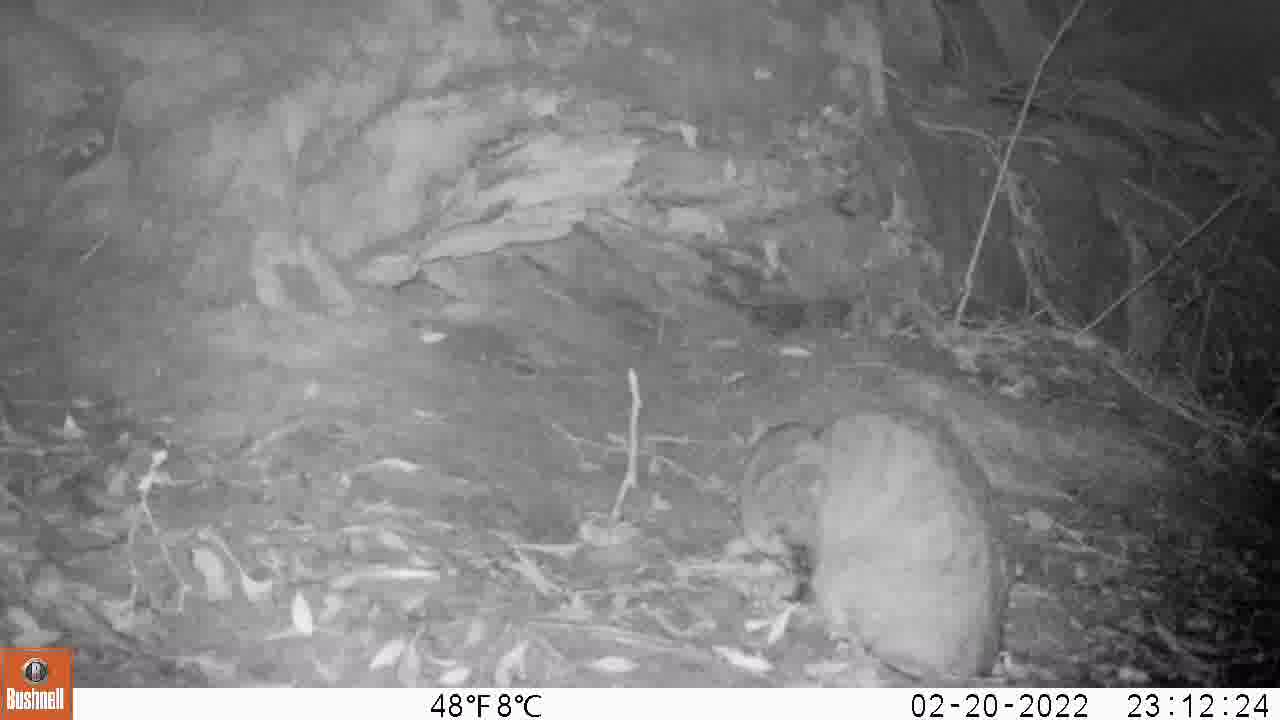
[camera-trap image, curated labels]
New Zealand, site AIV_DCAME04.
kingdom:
-------
# [Your goal]
From the data above, write out everything exactly except the pictures.

# [Solution]
[camera-trap image, curated labels]
New Zealand, site AIV_DCAME04.
kingdom:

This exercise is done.